Nossa sociedade criou seus territórios fechados, fortalezas de ideologias de acomodação, e foi vítima de sua própria estratégia: estas fortalezas padecem da falta de circulação de idéias, tornando-se focos de infecção ideológica e estados terminais de cultura. Para oxigenar esta pauta viciada, nada melhor do que ir à rua, aos assentamentos, às periferias e a outros terrenos da indigência existencial. Dos convivas do cotidiano podem surgir os novos vetores e as novas forças da renovação da atmosfera claustrofóbica da nova sociedade que percebe, cada vez mais, a importância criativa dos saberes comuns, que não se circunscrevem às ideologias de grupos nem aos paradigmas estabelecidos: descortina-se na outridade uma nova visão de mundo. Neste enfrentamento com a crueza que acontece no nosso entorno desprivilegiado aflora o gesto da oratura e o gesto da literatura. A troca, o choque, o embate, a interatividade criadora dá-se no campo da cultura, que espelha a sociedade. Nas palavras de Nicolau Sevcenko: “O poeta sente a inquietude e, por isso, sofre

para além das fórmulas garantidas. Não recusa a angústia permanente, abre o peito ao grito dos desajustados, em sua compreensão da literatura.” (SEVECENKO, 1983, p.42)

Seria a visão dos desajustados o grande repositório das culturas, dos mitos, da invenção de outra História? Não estariam os desajustados transitando nas ruas calçadas e nas ruas de esgotos a céu aberto da cidade contemporânea? Se os poetas colhem a “alma encantadora das ruas”, como disse João do Rio (1881-1921), será possível que qualquer pessoa que se interesse em mediar os sentidos contemporâneos possa se eximir de romper com os entraves paradigmáticos e se abrir às visões – poéticas ou cruéis – do cotidiano?

O onírico da arte e o cotidiano da rua se encontram na dimensão mítica, na identidade cultural e na visão do mundo de um povo.

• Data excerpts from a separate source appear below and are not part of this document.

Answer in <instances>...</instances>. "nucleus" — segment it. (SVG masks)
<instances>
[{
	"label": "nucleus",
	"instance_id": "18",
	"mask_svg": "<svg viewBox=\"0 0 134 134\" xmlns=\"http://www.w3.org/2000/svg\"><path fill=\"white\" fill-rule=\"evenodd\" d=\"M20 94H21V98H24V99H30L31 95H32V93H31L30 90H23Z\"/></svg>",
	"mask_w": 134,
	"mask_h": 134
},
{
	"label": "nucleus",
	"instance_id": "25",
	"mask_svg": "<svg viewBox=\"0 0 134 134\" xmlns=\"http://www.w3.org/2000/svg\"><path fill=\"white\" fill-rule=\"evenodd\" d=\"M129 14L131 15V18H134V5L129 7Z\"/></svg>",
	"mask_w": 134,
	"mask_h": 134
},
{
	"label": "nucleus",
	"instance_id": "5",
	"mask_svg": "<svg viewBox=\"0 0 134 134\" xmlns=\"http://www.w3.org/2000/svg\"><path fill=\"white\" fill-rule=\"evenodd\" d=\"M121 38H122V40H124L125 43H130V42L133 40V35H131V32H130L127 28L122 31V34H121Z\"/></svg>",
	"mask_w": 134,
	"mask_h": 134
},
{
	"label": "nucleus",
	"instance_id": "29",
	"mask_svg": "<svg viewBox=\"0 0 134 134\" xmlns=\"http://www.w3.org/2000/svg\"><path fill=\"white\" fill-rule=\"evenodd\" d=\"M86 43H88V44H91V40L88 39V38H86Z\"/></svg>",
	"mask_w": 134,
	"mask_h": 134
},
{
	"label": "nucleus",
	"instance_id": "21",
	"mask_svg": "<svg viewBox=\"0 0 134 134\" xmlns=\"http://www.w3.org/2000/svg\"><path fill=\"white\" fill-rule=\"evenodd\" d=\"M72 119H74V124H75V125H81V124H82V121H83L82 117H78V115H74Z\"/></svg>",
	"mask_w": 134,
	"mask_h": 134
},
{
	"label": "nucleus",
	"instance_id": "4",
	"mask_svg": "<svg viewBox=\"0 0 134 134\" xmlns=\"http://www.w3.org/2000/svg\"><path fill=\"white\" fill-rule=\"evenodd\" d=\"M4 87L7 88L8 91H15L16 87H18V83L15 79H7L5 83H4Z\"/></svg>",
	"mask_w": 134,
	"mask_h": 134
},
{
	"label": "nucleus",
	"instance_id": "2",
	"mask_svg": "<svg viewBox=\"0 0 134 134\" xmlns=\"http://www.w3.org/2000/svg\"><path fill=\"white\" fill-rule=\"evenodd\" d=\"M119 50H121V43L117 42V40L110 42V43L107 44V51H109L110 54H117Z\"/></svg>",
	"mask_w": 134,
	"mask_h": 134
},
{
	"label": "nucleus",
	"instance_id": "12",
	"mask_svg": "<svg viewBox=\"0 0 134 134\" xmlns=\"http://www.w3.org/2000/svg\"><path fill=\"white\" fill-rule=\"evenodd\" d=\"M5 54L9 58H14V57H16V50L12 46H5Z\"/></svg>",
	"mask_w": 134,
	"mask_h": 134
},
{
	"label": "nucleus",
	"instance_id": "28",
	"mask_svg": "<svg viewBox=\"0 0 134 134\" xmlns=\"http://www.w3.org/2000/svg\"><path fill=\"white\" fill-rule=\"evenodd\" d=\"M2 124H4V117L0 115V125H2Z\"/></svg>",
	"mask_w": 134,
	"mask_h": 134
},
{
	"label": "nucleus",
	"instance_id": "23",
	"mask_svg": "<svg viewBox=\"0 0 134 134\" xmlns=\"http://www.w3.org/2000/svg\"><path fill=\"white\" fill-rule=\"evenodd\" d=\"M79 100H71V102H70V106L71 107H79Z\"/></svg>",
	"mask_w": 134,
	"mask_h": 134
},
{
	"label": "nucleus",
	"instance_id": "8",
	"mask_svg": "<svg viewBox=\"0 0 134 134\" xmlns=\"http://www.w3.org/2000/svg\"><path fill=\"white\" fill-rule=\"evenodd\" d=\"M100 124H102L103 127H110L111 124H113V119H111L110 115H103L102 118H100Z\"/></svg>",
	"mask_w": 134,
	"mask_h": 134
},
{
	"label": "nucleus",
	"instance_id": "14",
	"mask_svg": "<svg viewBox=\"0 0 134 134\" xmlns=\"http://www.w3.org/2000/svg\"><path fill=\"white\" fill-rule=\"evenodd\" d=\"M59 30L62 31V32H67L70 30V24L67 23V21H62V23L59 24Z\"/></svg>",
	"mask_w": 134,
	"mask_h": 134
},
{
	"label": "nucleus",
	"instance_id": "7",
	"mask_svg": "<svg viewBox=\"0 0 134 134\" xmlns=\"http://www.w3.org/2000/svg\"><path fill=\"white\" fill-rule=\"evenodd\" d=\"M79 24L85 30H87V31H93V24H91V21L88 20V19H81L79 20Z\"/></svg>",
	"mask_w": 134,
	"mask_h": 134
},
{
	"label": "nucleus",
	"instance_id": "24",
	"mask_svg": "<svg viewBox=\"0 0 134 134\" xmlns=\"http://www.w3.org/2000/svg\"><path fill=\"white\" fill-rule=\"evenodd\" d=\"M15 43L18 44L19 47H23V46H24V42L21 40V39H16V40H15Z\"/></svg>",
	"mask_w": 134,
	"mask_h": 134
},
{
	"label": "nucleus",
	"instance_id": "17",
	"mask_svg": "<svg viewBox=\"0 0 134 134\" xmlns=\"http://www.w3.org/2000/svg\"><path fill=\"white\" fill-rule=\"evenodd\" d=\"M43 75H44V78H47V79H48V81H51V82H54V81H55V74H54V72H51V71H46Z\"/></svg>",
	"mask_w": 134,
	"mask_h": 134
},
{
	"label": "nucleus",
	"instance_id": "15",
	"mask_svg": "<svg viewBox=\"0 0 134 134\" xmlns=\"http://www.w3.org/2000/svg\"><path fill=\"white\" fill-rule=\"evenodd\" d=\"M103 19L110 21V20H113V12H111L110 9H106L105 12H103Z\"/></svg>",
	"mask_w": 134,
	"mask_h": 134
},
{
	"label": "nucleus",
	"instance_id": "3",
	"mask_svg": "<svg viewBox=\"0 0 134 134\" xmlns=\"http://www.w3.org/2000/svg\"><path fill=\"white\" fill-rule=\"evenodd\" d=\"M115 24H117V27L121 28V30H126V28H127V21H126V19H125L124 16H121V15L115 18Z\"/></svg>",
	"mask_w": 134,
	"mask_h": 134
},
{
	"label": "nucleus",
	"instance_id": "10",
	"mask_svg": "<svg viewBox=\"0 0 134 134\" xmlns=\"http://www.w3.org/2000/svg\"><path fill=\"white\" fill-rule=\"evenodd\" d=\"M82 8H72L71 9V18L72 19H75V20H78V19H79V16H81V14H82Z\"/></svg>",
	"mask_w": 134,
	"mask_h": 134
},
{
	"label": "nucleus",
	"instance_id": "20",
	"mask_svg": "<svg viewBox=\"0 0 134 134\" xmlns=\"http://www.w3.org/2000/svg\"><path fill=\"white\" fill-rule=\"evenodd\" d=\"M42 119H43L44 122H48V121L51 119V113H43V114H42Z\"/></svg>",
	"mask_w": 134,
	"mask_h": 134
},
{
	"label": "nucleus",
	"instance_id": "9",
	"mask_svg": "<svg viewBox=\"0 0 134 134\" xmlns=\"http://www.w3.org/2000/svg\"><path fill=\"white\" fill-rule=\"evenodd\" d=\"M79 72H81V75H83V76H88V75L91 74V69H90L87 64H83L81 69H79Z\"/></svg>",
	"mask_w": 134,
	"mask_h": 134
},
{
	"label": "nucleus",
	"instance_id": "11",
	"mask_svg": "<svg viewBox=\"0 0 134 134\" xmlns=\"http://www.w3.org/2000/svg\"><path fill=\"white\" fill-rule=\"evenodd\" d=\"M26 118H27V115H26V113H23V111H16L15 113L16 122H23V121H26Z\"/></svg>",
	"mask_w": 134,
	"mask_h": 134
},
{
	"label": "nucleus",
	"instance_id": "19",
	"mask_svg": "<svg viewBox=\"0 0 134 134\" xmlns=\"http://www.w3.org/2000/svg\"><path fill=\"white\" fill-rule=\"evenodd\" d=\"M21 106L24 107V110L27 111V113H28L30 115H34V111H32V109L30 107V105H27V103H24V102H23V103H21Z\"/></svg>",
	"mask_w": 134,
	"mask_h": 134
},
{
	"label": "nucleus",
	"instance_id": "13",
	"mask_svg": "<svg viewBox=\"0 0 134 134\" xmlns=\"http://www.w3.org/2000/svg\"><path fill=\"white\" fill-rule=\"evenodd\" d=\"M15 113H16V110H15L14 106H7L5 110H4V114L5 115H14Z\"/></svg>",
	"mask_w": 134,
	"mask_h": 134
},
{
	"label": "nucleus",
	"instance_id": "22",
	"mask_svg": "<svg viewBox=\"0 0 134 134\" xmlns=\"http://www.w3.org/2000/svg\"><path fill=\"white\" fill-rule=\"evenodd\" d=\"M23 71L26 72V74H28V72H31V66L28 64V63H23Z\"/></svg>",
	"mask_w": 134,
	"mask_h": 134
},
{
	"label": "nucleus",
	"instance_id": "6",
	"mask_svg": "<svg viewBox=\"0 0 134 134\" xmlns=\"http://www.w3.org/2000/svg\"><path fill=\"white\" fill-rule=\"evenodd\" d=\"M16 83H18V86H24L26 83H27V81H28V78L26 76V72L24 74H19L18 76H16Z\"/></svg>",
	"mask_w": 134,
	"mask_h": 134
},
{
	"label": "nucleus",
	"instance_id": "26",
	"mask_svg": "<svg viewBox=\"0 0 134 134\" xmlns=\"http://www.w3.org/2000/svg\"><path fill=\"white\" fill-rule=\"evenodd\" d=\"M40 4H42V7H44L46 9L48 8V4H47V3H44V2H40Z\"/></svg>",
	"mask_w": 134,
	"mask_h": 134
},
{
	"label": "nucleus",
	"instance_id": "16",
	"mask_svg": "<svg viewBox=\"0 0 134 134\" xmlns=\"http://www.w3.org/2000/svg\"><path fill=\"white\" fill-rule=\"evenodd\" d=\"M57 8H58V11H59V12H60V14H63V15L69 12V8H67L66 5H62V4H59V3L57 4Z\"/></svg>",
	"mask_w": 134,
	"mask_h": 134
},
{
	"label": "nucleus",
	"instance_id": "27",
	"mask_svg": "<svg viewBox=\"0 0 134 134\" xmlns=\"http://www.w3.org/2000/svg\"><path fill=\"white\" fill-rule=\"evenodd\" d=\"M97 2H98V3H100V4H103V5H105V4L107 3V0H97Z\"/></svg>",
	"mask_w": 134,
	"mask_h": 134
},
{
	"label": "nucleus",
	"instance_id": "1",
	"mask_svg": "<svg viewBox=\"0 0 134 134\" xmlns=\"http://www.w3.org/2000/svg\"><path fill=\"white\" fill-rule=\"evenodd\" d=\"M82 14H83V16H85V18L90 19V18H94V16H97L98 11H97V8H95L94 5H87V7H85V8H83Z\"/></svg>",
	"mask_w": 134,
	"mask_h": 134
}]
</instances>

Nas palavras de Gilles Deleuze, “a literatura consiste em inventar um povo que falta” 10.

A cumplicidade de ambos cria o laço da comunicação: um ouve o outro, porque compartilham do desejo coletivo na sua expressão escrita, a da literatura, ou na sua expressão oral, a da oratura.

Para que o cotidiano se presentifique é preciso romper com as rotinas industriais da produção cultural. É preciso superar a superficialidade das situações sociais e o predomínio dos protagonistas oficiais. Há uma grande demanda reprimida que solicita uma urgente democratização dos falares e dos escreveres. É cada vez mais necessário um mergulho no protagonismo anônimo, nos “ninguéns” que compõem nossa vizinhança. É cada vez mais importante não só ouvir e ler estes atores sociais, mas reconhecer sua força como identidades culturais na produção do nosso rosto simbólico multifacetado. Estes deslocamentos trazem para nós a alteridade. O cotidiano não é composto de abstrações conceituais e sim de experiências vivas que se tecem no tecido cultural. Só o ouvir destas vozes particulares emergentes das estruturas locais pode oferecer elementos para uma narrativa viva e criativa dos acontecimentos atuais. A literatura pode atender às necessidades reais de uma época e também às suas necessidades subterrâneas. Devemos desenterrá-las e fabularmos.

Porém ainda encontramos as ilhas e os muros das verdades absolutas e das metodologias engessadas. É urgente a interdisciplinaridade na abordagem do social. Precisamos ter atenção aos significados políticos da cidadania e à presentificação do cotidiano na narrativa ética, técnica e esteticamente transformadora onde se encontrarão as transgressões das fórmulas vigentes na sociedade que julga ser hegemônica.